Wien. Während des Wahlkampfes in Deutschland wurde viel diskutiert – nur über eines nicht: Griechenland. Die Tatsache, dass das größte Sorgenkind der Eurozone immer weiter im Schuldensumpf versinkt, hielten die wahlwerbende Bundeskanzlerin Angela Merkel und ihr Finanzminister Wolfgang Schäuble (CDU) erfolgreich weitgehend aus der Debatte heraus. Aber schon damals war klar: Ist die Wahl erst einmal geschlagen, geht es ans Eingemachte. Denn Griechenland wird seine Schulden nie und nimmer zurückzahlen können.

Wenige Monate nach Merkels fulminantem Wahlsieg kommt das Thema wieder an die Oberfläche. Im deutschen Finanzministerium, berichtete am Wochenende der „Spiegel“, werde bereits an einem neuen Hilfspaket gearbeitet. Der Bericht zitiert aus einem „Positionspapier Griechenland“. Darin würde sowohl ein Schuldenschnitt als Variante genannt als auch ein „begrenztes Anschlussprogramm“, mit dem frisches Geld aus dem europäischen Rettungsschirm ESM fließen könnte. Das Paket könnte ein Volumen zwischen zehn und 20 Milliarden Euro haben. Bedingung sei die konsequentere Umsetzung von Reformen.

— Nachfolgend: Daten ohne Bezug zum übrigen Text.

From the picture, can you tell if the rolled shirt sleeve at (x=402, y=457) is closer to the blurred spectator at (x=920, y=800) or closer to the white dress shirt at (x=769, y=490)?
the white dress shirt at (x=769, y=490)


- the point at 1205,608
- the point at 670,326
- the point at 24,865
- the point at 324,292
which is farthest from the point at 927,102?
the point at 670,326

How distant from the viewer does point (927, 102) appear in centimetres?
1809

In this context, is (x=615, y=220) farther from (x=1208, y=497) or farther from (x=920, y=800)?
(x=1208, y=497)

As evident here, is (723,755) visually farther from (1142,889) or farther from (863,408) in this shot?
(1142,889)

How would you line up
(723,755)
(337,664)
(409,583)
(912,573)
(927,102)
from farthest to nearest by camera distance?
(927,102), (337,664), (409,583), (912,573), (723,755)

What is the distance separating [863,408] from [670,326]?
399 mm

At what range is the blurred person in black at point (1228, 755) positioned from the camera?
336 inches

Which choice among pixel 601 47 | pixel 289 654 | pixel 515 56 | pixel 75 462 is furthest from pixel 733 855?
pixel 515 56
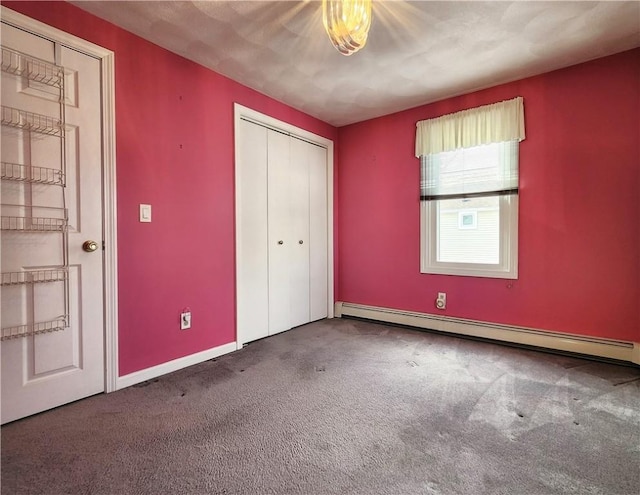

Zumindest einen weiteren Schuldenerlass wies das Finanzministerium in Berlin zurück.  „Es gibt keinen neuen Stand“, so ein Sprecher. Es gelte das, worauf der deutsche Finanzminister Wolfgang Schäuble wiederholt hingewiesen habe. Zuletzt hat Schäuble in der Wirtschaftswoche weitere drohende Hilfszahlungen an Griechenland im Sommer nicht als hohes Risiko eingeschätzt. Es könne noch einen Restfinanzierungsbedarf geben, jedes weitere Paket wäre aber sehr viel weniger umfangreich als die bisherigen Hilfen. Auch die griechische Regierung wies die Gerüchte um einen weiteren Schuldenschnitt bis dato zurück – mit dem Hinweis, dass so etwas Vertrauen zerstöre.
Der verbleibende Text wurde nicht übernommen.